» **Descripción de la tarea**
Extrae sin ningún cambio el fragmento del pasaje proporcionado que empieza en "Lo primero que" y acaba en "correctamente estos conceptos.".
═════ Pasaje proporcionado
Lo primero que cabría comentar es su definición amplia de lo que es el poder político, y entiendo que es ahí donde se encuentra una de las principales diferencias entre ambos tipos de anarquismo. Entiende como opresivas las relaciones laborales o económicas en las que se da jerarquía de trato y también las ve, aunque lo desarrolla mucho menos, en el ámbito religioso. Ni Dios ni patrón, que dirían los viejos anarquistas socialistas. El problema es determinar si este tipo de relaciones sociales, en las que no se usa la fuerza de forma coercitiva, son realmente asimilables a las relaciones que los individuos establecen con los Estados, y en mi modesta opinión no lo son. Muchas diferencias con otras teorías políticas se deben a una mala clarificación conceptual, dada la importancia de usar correctamente estos conceptos.
══════════
═════ Material proporcionado
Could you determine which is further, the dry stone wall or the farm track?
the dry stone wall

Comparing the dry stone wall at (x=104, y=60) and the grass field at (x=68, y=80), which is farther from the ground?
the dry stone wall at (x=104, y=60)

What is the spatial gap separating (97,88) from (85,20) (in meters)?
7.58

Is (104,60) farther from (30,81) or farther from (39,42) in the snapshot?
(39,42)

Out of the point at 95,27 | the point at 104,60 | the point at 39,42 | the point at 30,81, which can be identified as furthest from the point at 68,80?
══════════
═════ Material proporcionado
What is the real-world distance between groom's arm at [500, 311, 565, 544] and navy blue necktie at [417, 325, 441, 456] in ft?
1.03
══════════
» **Resultado del ejercicio**
Lo primero que cabría comentar es su definición amplia de lo que es el poder político, y entiendo que es ahí donde se encuentra una de las principales diferencias entre ambos tipos de anarquismo. Entiende como opresivas las relaciones laborales o económicas en las que se da jerarquía de trato y también las ve, aunque lo desarrolla mucho menos, en el ámbito religioso. Ni Dios ni patrón, que dirían los viejos anarquistas socialistas. El problema es determinar si este tipo de relaciones sociales, en las que no se usa la fuerza de forma coercitiva, son realmente asimilables a las relaciones que los individuos establecen con los Estados, y en mi modesta opinión no lo son. Muchas diferencias con otras teorías políticas se deben a una mala clarificación conceptual, dada la importancia de usar correctamente estos conceptos.